Even this action does not maximize coverage and completely answer the question "Who wants to be an insured?" Most standard casualty policies contain a provision in the Who Is an Insured (or similarly titled section) which describes who is an insured by referring to an item in the declarations identifying the entity listed as the named insured as a proprietor or individual, a partnership, or a corporation. If the entity is a proprietor, individual, or partnership, the individual or partners and their spouses are covered with respect to the scope of their duties. If the entity is a corporation, its stockholders, directors, and officers are covered with respect to their ownership or their corporate duties. Many policies now include limited liability companies and their members in this expansion of coverage. Employees acting within the scope of their duties as such are covered for most situations.
However, when the specific listing of entities or the omnibus named insured wording described above are used, rarely are the listed entities described as respects their type of formation, and in the case of the omnibus wording, no type of formation is described. Thus, the extension of insured status to stockholders, directors, officers, members, partners, or proprietors who are not directly associated with the first named entity is uncertain.
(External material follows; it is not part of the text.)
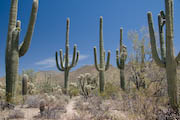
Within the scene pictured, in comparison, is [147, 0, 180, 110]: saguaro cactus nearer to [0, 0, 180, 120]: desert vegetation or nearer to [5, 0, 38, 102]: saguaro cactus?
[0, 0, 180, 120]: desert vegetation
A strict reading of the policy language by a hard-nosed claims adjuster might result in a declination of coverage based on the simple fact that the specific entity involved in the claim was listed by name only, but since its organizational form was not specified in the declarations, no extension of coverage under the Who Is An Insured clause would be activated. While an insured would probably prevail in a declaratory action, the uncertainty of the result and the certainty of a delay are unacceptable.
Including the type of organizational structure with each entity listed on the named insured extension schedule can easily solve this problem, but it is less easily solved in the case of the omnibus wording. To address this, another endorsement stating that the type of organization declaration is deemed to apply to whatever entity is covered by the omnibus wording and the Who Is An Insured provision is extended as if the entity were specifically named and its type of organizational formation declared.
It is common for businesses to involve multiple corporate, partnership, and joint venture entities, and there are a number of subtle nuances that can effect how coverage applies to these entities. Care must be taken to identify them and assure that insured status is properly provided under commercial general liability (CGL) policies.